Ranis '52 passes away at 83
Gustav Ranis '52, the valedictorian of Brandeis' first graduating class, passed away Tuesday, Oct. 15 at the age of 83.
A committed member of the school's inaugural class, Ranis was Brandeis' first member of Phi Beta Kappa, the first alumnus to earn a Ph.D. and first alumnus to join the Board of Trustees, according to Senior Vice President of Institutional Advancement Nancy Winship.
At Brandeis, Ranis served as Student Union president for his junior year and senior class president the next year, played for the since-disestablished football team and was involved in Hillel, said Winship in an interview with the Justice. At Brandeis' first commencement, he delivered his valedictorian speech alongside commencement speaker Eleanor Roosevelt.
After earning a Bachelor of Arts in Economics at Brandeis, Ranis received his Master's degree and Ph.D. in economics at Yale University.
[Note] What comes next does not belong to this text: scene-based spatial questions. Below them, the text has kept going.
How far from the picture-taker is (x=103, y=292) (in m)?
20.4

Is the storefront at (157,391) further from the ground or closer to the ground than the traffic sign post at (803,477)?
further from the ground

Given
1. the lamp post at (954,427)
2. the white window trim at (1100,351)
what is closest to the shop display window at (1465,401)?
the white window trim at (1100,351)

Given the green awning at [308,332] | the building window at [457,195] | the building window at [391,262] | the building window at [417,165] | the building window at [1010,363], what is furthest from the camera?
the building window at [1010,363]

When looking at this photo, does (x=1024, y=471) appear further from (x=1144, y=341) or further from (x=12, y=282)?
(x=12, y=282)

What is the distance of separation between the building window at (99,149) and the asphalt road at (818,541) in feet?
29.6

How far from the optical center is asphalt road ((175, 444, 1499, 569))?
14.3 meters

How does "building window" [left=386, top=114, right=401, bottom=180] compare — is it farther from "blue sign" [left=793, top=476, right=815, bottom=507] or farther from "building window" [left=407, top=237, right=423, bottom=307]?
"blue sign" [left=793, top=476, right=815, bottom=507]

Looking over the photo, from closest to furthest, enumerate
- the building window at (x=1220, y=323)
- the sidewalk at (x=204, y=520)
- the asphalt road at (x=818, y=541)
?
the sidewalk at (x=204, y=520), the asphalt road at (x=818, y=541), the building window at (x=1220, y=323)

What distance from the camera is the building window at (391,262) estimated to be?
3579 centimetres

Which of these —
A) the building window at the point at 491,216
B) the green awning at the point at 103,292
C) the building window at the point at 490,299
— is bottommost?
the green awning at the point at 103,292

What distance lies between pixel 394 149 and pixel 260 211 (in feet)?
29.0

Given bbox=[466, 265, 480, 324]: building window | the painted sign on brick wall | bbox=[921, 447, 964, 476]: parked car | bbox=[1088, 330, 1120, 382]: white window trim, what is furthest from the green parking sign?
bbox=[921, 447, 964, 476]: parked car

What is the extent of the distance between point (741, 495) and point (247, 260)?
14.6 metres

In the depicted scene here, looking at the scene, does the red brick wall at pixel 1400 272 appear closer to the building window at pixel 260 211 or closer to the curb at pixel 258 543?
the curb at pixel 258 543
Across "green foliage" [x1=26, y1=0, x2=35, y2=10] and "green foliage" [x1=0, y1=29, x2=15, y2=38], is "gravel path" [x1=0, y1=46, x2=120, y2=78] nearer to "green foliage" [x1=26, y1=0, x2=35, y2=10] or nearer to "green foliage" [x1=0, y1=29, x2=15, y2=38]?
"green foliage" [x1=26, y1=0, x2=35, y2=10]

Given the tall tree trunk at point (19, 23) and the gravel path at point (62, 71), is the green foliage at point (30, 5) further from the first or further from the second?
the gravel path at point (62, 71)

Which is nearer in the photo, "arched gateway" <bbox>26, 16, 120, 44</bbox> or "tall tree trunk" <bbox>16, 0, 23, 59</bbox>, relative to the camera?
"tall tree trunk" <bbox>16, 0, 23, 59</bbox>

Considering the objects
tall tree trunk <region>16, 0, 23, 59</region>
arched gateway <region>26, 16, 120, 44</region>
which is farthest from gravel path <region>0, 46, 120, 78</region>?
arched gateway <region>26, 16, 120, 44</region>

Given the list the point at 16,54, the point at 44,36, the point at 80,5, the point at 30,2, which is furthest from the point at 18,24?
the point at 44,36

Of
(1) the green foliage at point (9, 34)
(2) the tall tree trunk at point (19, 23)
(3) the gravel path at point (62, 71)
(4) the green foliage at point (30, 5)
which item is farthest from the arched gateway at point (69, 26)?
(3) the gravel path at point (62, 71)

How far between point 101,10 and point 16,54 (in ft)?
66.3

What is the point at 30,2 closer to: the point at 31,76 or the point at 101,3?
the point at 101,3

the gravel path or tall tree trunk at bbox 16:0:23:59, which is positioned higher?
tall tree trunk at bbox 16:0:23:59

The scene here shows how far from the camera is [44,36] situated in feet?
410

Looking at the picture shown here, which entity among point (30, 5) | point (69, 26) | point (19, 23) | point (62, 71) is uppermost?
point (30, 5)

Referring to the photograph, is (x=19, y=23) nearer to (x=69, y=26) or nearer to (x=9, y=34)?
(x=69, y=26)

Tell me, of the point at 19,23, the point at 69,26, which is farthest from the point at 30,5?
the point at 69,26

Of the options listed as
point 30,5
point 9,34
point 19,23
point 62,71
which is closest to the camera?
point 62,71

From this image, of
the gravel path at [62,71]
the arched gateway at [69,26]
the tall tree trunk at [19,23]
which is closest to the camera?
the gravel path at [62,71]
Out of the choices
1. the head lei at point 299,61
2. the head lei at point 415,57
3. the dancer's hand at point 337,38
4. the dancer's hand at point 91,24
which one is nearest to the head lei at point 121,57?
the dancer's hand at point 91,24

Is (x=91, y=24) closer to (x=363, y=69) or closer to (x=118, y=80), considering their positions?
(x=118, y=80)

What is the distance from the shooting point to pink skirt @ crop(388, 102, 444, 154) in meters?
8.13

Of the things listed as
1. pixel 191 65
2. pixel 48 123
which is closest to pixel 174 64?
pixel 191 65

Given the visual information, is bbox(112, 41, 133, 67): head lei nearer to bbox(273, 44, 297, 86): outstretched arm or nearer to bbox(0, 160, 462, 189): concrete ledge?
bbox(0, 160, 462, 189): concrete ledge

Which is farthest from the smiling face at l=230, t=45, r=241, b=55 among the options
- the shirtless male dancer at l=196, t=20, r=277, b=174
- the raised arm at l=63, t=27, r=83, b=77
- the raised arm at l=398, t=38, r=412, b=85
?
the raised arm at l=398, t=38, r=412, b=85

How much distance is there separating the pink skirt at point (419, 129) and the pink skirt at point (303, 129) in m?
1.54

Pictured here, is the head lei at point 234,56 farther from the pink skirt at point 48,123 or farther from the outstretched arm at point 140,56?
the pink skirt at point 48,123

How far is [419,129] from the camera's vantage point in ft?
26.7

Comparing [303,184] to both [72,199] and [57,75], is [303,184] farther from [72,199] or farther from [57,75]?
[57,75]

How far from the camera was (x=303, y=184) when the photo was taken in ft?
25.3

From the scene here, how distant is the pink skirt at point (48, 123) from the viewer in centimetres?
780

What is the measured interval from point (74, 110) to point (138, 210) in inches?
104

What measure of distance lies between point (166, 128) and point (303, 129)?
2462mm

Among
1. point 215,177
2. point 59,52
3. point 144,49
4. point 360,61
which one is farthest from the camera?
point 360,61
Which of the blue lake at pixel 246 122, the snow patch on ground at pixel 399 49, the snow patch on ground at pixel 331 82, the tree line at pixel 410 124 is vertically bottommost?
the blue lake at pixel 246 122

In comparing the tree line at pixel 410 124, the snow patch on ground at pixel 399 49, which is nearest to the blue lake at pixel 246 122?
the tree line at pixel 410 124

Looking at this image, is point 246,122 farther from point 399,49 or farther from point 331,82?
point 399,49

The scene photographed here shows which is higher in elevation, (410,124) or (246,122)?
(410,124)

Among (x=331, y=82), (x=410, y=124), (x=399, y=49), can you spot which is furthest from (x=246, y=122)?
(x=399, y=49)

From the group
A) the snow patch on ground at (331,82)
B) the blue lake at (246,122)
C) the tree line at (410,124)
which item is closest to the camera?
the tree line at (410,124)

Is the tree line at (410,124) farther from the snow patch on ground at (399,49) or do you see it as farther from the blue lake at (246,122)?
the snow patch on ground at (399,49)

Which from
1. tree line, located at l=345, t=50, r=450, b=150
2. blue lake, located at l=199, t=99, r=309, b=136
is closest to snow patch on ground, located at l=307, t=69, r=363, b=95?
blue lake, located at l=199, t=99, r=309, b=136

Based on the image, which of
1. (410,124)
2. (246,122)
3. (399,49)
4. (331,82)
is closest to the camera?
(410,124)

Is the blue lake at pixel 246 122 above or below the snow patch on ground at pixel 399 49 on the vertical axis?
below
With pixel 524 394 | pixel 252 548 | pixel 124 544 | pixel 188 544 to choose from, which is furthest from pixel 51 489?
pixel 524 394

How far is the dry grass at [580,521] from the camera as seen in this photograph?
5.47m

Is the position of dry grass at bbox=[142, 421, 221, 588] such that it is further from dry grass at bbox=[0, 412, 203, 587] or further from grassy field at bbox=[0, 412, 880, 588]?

According to an Oct. 17 BrandeisNOW article, from 1958 to 1961, Ranis worked abroad for the Ford Foundation as director of the Pakistan Institute of Development Economics. He then started teaching at Yale in 1964 as a professor of international economics, where Ranis remained a professor until his retirement in 2005, at which point he was named Frank Altschul Professor Emeritus of International Economics.
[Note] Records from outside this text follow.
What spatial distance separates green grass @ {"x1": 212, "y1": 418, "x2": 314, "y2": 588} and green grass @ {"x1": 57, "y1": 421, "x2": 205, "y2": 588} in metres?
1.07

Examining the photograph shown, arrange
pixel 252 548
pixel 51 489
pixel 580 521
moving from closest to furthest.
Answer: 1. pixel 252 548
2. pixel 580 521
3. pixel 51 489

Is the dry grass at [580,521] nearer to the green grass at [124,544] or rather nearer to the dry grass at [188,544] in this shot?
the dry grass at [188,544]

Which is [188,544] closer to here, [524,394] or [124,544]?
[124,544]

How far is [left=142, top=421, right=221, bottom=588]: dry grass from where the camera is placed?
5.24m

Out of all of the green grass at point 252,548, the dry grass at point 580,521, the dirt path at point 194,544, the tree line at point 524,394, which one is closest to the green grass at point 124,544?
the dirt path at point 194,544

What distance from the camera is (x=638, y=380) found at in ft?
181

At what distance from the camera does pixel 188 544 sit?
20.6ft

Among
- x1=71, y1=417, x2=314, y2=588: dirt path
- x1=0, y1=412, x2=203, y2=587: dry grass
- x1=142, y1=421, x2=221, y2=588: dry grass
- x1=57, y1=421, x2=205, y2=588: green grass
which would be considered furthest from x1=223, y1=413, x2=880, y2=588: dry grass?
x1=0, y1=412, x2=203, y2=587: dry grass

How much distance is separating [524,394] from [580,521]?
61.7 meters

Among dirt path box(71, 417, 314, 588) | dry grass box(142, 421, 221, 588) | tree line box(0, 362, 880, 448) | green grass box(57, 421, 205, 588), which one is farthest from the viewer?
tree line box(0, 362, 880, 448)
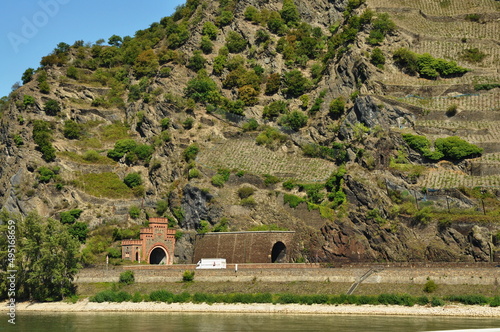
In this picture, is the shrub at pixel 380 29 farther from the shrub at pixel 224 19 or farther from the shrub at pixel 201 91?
the shrub at pixel 224 19

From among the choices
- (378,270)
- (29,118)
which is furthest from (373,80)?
(29,118)

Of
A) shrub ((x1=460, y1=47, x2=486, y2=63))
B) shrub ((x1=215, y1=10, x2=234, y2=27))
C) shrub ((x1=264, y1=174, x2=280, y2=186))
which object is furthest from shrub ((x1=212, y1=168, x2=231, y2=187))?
shrub ((x1=215, y1=10, x2=234, y2=27))

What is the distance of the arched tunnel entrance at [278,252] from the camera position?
229 ft

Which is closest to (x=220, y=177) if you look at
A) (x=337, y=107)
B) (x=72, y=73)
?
(x=337, y=107)

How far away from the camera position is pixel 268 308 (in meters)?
57.3

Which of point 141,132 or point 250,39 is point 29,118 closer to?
point 141,132

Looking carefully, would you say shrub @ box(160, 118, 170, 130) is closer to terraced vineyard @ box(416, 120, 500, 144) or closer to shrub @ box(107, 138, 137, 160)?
shrub @ box(107, 138, 137, 160)

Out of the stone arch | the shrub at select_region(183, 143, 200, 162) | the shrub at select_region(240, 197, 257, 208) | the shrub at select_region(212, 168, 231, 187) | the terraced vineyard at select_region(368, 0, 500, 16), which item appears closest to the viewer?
the shrub at select_region(240, 197, 257, 208)

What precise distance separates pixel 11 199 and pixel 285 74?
126 ft

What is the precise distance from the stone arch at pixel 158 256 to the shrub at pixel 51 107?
90.7 feet

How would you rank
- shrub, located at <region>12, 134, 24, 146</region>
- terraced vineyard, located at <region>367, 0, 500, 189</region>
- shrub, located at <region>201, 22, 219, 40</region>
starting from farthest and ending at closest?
shrub, located at <region>201, 22, 219, 40</region> < shrub, located at <region>12, 134, 24, 146</region> < terraced vineyard, located at <region>367, 0, 500, 189</region>

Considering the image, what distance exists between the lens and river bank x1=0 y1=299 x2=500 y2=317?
2053 inches

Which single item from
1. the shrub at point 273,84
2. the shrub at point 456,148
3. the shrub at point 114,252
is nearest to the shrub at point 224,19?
the shrub at point 273,84

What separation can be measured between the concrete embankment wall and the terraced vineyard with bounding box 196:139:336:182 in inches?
654
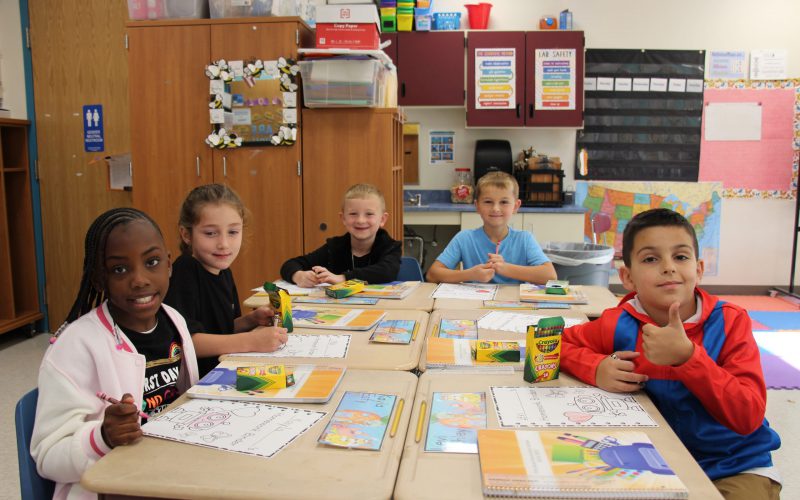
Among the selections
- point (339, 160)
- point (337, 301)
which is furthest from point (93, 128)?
point (337, 301)

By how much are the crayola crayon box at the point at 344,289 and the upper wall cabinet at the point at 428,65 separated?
9.31 feet

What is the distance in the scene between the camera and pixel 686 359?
1310 mm

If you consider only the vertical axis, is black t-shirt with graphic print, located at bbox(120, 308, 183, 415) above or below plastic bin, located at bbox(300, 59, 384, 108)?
below

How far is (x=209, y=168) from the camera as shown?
11.8ft

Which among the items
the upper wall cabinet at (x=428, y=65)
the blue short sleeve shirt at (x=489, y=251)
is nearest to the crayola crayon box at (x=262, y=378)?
the blue short sleeve shirt at (x=489, y=251)

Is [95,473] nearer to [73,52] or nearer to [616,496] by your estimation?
[616,496]

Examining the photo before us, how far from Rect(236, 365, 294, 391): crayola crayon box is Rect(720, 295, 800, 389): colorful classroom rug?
9.16 ft

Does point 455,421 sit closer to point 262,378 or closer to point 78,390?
point 262,378

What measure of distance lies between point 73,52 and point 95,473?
12.7 feet

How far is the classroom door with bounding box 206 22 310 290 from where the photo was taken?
3.47 metres

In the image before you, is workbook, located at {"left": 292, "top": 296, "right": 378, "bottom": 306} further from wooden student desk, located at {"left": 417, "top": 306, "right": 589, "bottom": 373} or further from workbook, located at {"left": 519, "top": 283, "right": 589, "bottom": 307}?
workbook, located at {"left": 519, "top": 283, "right": 589, "bottom": 307}

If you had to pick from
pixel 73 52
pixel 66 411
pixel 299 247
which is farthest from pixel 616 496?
pixel 73 52

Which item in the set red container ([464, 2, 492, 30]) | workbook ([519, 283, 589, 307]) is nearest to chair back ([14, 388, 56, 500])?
workbook ([519, 283, 589, 307])

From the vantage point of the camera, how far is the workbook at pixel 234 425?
1137 millimetres
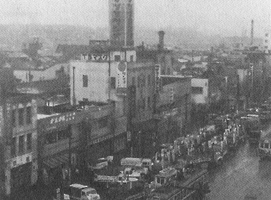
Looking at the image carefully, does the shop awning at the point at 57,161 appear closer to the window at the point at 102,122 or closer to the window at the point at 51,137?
the window at the point at 51,137

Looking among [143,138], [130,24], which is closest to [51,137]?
[143,138]

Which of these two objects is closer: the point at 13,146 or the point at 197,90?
the point at 13,146

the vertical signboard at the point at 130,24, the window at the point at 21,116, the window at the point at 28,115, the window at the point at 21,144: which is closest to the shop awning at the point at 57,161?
the window at the point at 21,144

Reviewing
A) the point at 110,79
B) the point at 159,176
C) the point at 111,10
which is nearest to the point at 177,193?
the point at 159,176

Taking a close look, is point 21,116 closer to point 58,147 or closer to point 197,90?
point 58,147

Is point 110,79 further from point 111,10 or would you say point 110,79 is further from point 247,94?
point 111,10

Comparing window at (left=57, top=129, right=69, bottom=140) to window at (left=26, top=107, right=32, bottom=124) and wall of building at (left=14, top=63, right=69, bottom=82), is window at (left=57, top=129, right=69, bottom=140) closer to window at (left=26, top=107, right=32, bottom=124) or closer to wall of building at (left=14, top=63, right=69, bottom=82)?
window at (left=26, top=107, right=32, bottom=124)

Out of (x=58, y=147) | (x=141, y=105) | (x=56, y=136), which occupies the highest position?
(x=141, y=105)

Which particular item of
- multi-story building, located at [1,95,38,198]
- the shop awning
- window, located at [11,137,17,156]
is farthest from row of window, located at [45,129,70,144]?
window, located at [11,137,17,156]
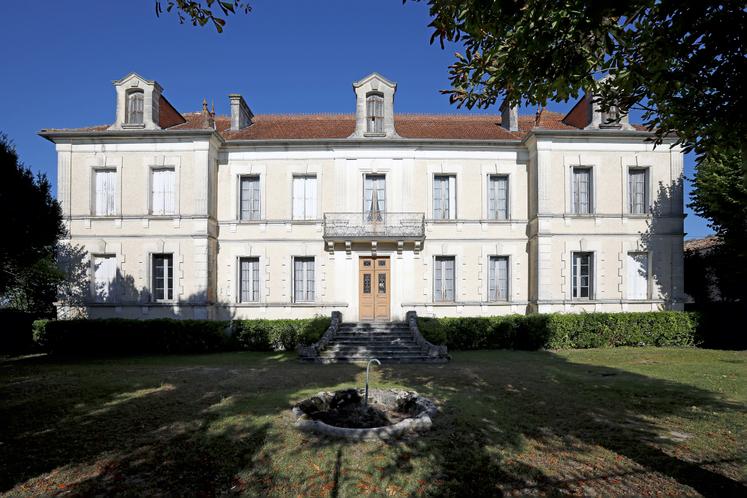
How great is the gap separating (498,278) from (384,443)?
1314cm

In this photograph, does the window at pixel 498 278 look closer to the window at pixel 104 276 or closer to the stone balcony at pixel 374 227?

Brandeis awarded Ranis an honorary degree in 1982 for his work as an economist and the Alumni Achievement Award for his dedication as an alumni leader 10 years later, according to the BrandeisNOW article. He accepted the award again in 2012 when Brandeis honored the class of 1952.
According to University President Frederick Lawrence, in addition to authoring more than 20 books and 300 articles on theoretical and policy-related issues of development, he served as a consultant for the United Nations Development Program, UN Food and Agriculture Organization, UN International Labor Organization, the World Bank, International Development Bank and Asian Development Bank, as well as the Brookings Institution, Pearson Commission, Ford Foundation, Rockefeller Foundation and U.S. Agency for International Development.
"Gus Ranis was a trailblazer for Brandeis," Lawrence wrote in an email to the Justice. "As someone who escaped the Holocaust as a young boy, Gus had a great capacity for looking forward and for healing the world," he said.
Lawrence wrote that he will miss Ranis's energy and devotion. "[Ranis] was an untiring advocate for the University. Despite working on many of the most difficult problems in global development, he remained an optimist who believed in making the world a better place," he wrote.
Winship, who had known Ranis for 20 years, said, "From the very beginning I was impressed not only with how brilliant he was as an international economist, but also how he never forgot his values."
She not only commended Ranis' academic work, but also said that "he was incredibly humble for who he was as a Yale professor, and his class revered and admired him."
According to Winship, Ranis continued to attend Board of Trustees meetings until his passing. "He had extremely high standards for Brandeis in terms of admissions and the quality of the academic program," she said. "He felt great about where Brandeis is today."
"When I think of his face and his smile, I think of what a pleasant, highly ethical and sometimes visionary person he was," she said. "He will truly be missed at the Board of Trustees meetings."
Ranis is survived by his wife Rachel Ranis '55, whom he met at Brandeis, along with his three children and four grandchildren.